Adverse Effects of Sit and Stand Workstations on the Health Outcomes of Assembly Line Workers: A Cross-sectional Study


Musculoskeletal symptom
Sitting workstation
Standing workstation


Introduction: Sitting and standing workstations can affect individual's health outcomes differently. This study aimed to assess the effects of sit and stand workstations on energy expenditure and some blood parameters, musculoskeletal symptom/pain and discomfort, fatigue, and productivity among workers of assembly line of a belt factory.

Methods: This cross-sectional study was conducted on 47 male assembly line workers (24 workers in sitting workstation and 23 workers in standing workstation) with at least one year of working experience. Data were gathered via demographic/occupational characteristics, Fitbit system, medical records, Persian version of the Nordic Musculoskeletal Questionnaire (P-NMQ), Persian version of the Numeric Rating Scale (P-NRS), Persian version of the Swedish Occupational Fatigue (P-SOFI), and Persian version of the Health and Work Questionnaire (P-HWQ).
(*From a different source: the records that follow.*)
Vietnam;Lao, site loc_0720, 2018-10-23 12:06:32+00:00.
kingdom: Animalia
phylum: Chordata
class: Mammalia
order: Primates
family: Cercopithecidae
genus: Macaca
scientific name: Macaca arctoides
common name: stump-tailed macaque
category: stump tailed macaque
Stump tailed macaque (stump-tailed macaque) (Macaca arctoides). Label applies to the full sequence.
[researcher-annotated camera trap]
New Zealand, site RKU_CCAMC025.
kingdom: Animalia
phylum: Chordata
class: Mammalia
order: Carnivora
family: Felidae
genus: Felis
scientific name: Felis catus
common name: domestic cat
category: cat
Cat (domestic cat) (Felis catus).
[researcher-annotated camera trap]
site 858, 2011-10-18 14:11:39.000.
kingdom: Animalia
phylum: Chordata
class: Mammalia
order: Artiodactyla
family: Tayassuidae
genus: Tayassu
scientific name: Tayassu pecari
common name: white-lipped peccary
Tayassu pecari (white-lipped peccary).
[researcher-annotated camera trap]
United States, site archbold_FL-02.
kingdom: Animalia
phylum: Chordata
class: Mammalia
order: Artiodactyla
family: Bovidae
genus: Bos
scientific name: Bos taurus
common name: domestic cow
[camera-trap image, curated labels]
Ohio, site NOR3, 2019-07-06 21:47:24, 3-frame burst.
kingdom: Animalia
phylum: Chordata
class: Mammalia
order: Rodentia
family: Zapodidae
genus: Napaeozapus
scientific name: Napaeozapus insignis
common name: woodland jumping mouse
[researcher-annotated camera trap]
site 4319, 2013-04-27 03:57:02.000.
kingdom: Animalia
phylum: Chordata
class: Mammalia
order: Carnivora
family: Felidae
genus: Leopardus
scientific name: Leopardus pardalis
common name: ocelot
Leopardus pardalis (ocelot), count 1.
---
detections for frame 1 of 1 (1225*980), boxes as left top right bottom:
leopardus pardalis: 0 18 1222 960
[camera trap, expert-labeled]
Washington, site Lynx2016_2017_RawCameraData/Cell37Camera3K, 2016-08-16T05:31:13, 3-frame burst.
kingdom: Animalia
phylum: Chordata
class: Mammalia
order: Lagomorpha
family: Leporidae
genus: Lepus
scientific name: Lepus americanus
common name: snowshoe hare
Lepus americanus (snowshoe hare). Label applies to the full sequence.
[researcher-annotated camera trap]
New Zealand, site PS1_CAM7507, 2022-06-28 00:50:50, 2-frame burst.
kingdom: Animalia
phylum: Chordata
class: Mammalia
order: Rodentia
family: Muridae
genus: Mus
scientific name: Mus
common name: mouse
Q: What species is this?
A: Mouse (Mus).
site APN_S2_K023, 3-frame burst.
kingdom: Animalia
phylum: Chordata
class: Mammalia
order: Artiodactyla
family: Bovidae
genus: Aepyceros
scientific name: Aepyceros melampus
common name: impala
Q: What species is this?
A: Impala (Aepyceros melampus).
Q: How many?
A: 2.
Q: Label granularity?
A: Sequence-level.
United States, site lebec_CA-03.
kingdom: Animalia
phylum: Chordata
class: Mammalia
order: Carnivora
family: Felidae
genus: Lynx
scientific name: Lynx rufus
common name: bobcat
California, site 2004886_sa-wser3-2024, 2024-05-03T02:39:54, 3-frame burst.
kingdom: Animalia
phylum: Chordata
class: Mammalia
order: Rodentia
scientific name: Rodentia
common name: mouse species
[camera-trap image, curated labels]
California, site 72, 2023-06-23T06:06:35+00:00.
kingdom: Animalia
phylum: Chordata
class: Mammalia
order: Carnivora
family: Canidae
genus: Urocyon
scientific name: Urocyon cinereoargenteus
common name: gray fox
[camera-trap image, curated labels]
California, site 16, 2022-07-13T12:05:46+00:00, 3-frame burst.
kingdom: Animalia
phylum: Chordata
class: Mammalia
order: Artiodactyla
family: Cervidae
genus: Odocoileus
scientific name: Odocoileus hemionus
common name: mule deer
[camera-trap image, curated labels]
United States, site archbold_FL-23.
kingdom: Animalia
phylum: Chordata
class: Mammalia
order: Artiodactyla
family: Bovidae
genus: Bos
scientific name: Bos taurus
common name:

Results: The findings of the present study revealed that the energy expenditure, blood glucose/triglyceride there are not statistically differences between in sitting and standing groups. In addition, the prevalence of the MSs in the neck, lower back, knees, and ankles/feet in standing group was significantly higher than the sitting group. Generally, occupational fatigue was higher among the standing group compared to sitting group. About productivity, the ‘concentration/focus’ and ‘impatience/irritability’ subscales in sitting group were higher than the standing group. Contrariwise, other subscales of the productivity, including ‘productivity’, ‘supervisor relations’, ‘non-work satisfaction’, ‘work satisfaction’ in the standing group were higher than the sitting group.

Conclusions: To reduce the adverse effects of sitting and standing workstations on individual's health outcomes, planning to use sit-stand workstations is recommended.